La disperazione dilagante nel Sud Europa

Se venissimo da anni buoni, tutto sommato diremmo che queste crisi, per quanto potenti, si possano superare. Ma l’Italia non crea posti di lavoro da almeno un ventennio, anzi durante la crisi del 2008-’09 e la successiva recessione del 2011-’14 ne ha persi più di quanti ne siano stati creati negli anni seguenti. I giovani italiani risultano già tra i meno occupati in Europa, al sud almeno uno su due è in cerca di lavoro e perlopiù da lungo tempo. Se a questa disperazione ne aggiungiamo dell’altra in arrivo, la miscela di rabbia e frustrazione diventerebbe esplosiva per la stessa tenuta delle istituzioni italiane.

Il fenomeno non sarà solo italiano. In Grecia, il turismo incide per un quarto degli occupati. L’economia ellenica si è contratta di un quarto dal 2007 e adesso rischia di crollare di un altro 15-20%. Questo significa che a fine anno i cittadini qui avranno a disposizione un reddito medio di neanche i due terzi rispetto ai livelli di 13 anni prima e che il numero dei disoccupati rischia di arrivare o forse anche superare il record storico del 27% toccato nei periodi bui della lunghissima crisi scorsa.

Pensate che il malessere si conterrà a colpi di messaggi di fiducia? Ecco spiegato perché l’Europa, che pure è lenta ed elefantiaca nel muoversi, stia infrangendo ogni tabù per impedire che il dilagare della miseria nel sud si trasformi in una grande rivolta contro l’euro e le istituzioni comunitarie.

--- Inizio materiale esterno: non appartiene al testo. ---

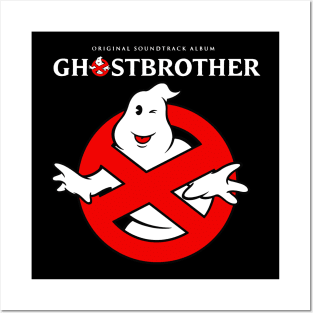 Ghostbrother Posters and Art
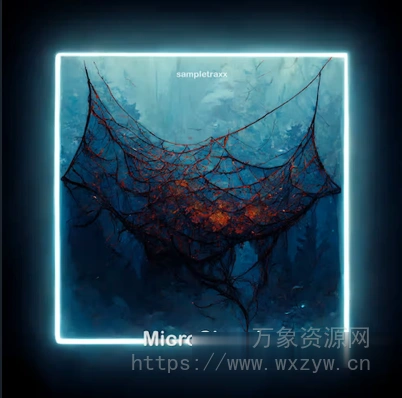 [250 种综合音效库] SampleTraxx Micro Signal [WAV]（233.70MB）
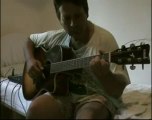 SERGIO DI ROSA - Summertime - (G. Gershwin) - acoustic jazza guitar fingerstyle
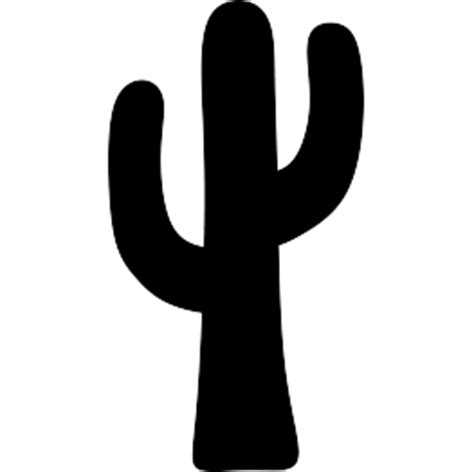 cactus silhouette clipart 20 free Cliparts | Download images on Clipground 2024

Serve stimolare la domanda interna di tutti gli stati con massicci investimenti pubblici immediati e anche eventualmente abbassando la pressione fiscale a carico dei contribuenti. Ma questo significherà fare nuovi debiti e ciò appare una missione impossibile senza una copertura esplicita della BCE per stanare sul nascere una crisi di fiducia dei mercati verso i debiti sovrani. Gli stati del nord si oppongono a simili soluzioni e si mostrano semmai disponibili ad accettare la nascita di un “Fondo per la Ripresa” proposto dalla Francia e che si doterebbe di risorse per 500 miliardi. Sarebbe poco e la storia insegna che tutto ciò che nasce a Bruxelles si presenta macchinoso, burocratico, lento e inefficace, tranne rare eccezioni. Ma i milioni di lavoratori a spasso dovranno pur vivere e se otterranno come unica risposta fumose conferenze stampa da venditori di pentole, presto si rivolteranno.